The desert area has these big collection tanks that are basically huge tarps that are 100 yards across and collect water and siphon them into tanks for cattle, otherwise the land would be barren of big game. The deer population down there is very sparse, but the bucks get old and they have amazing genetics for huge antlers.
Then there’s the mountains. There’s more deer up there, but they are not known for producing the massive atypical mule deer that the desert has.
I gave Ron a couple areas that I’d like glassed and he spent some time there with some duds where there was no water and then found some nice bucks in another area, specifically, one monster 35+ inch wide 3x4 with extra points.
I needed to head to WY for my elk hunt because I had prior plans. Thus, from the moment I drew the tag, I had 5 days to hunt this tag. Losing a day stuck on Kodiak meant I had 4 days.

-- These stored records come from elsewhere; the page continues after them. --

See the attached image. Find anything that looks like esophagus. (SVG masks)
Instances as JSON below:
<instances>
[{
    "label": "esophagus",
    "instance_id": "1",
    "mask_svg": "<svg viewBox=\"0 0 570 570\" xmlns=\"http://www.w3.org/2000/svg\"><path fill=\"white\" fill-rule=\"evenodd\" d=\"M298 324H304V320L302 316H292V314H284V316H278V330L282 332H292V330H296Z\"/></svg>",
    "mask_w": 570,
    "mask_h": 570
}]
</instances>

When I got to the base of the mountain I would glass the next AM, it was well after dark. . I was able to get a couple hours sleep, but woke up well before dark so I could make the climb and have my spotter set up before sunrise. I was up there and in position. I had about a 220 degree visual field spanning 2-4 miles in front of me. The sun rose and I glassed. And I saw not one damn deer.
The sun came up and it got hot. I mean hot. As in 98 degrees and humid. The truck’s thermometer said 95-98 in the shade all afternoon. After 2 months in coastal AK, 98 degrees will melt you. I found a lonely place in the trees, parked my truck, took off all my clothes, and laid on my sleeping pad on a north slope. It was miserable. To make matters worse, I’d picked up some of those pre-made sandwhiches at the Walmart in St George and I definitely ate someone’s stink finger. I started shitting my brains out and had a fever. I was miserable.

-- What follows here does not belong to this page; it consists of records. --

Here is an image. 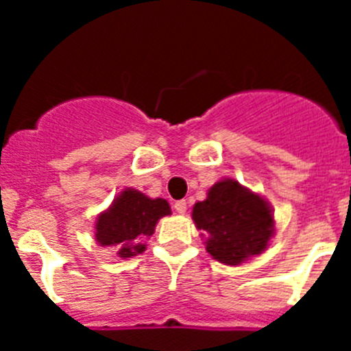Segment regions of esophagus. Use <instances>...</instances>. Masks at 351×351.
Segmentation results:
<instances>
[{
  "label": "esophagus",
  "mask_w": 351,
  "mask_h": 351,
  "mask_svg": "<svg viewBox=\"0 0 351 351\" xmlns=\"http://www.w3.org/2000/svg\"><path fill=\"white\" fill-rule=\"evenodd\" d=\"M173 209H176V213L184 214L186 209H188V206H186V200H178V202L173 204Z\"/></svg>",
  "instance_id": "esophagus-1"
}]
</instances>
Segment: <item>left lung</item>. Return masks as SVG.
Returning <instances> with one entry per match:
<instances>
[{"label":"left lung","mask_w":351,"mask_h":351,"mask_svg":"<svg viewBox=\"0 0 351 351\" xmlns=\"http://www.w3.org/2000/svg\"><path fill=\"white\" fill-rule=\"evenodd\" d=\"M191 216L198 230L207 232L209 255L226 265L260 255L274 235L269 204L234 179L216 182L206 200L195 204Z\"/></svg>","instance_id":"8db88e82"}]
</instances>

By sunset, it was still over 80 degrees, but I walked a ridge and glassed the mountain closer to where Ron had seen the big 3x4. Still, not a single deer.

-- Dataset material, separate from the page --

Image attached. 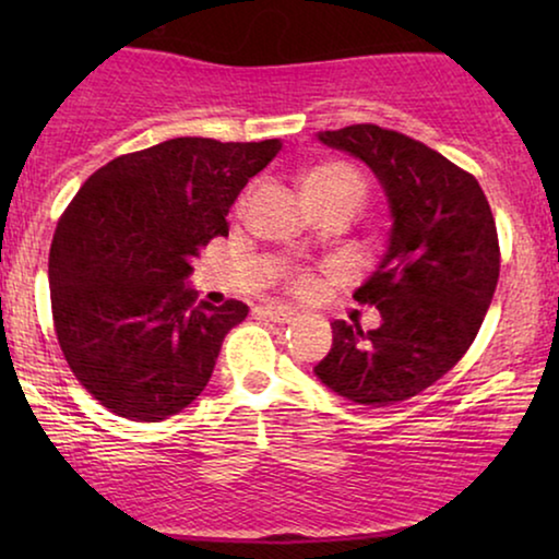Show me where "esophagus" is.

The next day, I was up at 4 AM and at the knob I’d gone to the night prior, hoping to see deer before sunrise. I had a 200 degree view ranging 1-2 miles. Not a single deer was seen, even though I could see standing water.
By 4 PM I’d had enough. I remember, in my heat-stroke delirium yelling, “this is xxxxing horse xxxx!”
I got in my truck and headed south for the mountains. They rise up to just above tree line and are topped with virgin ponderosa pine forest. This is what I cut my teeth hunting on in the mountains of California. I could see the monsoon clouds dropping rain on them and I was headed there, leaving Hell and its huge deer behind.
I arrived late afternoon and immediately started seeing deer. I stopped before I got to the top because there was a nice ridge I’d Google Earth scouted that looked good. I did a PM hunt and saw tons of does. I was finally on deer, I just had to find the bucks.
Well, it was August and I was on the side of the mountain in does. Obviously, the bucks were up at the top. I headed up there after sunset. On the road up, it was like nothing I’ve ever seen. The road got bad, I mean ATV road bad, but there were bucks everywhere. Running across the road, just off the road… My truck’s lights were lighting up bucks every couple hundred yards.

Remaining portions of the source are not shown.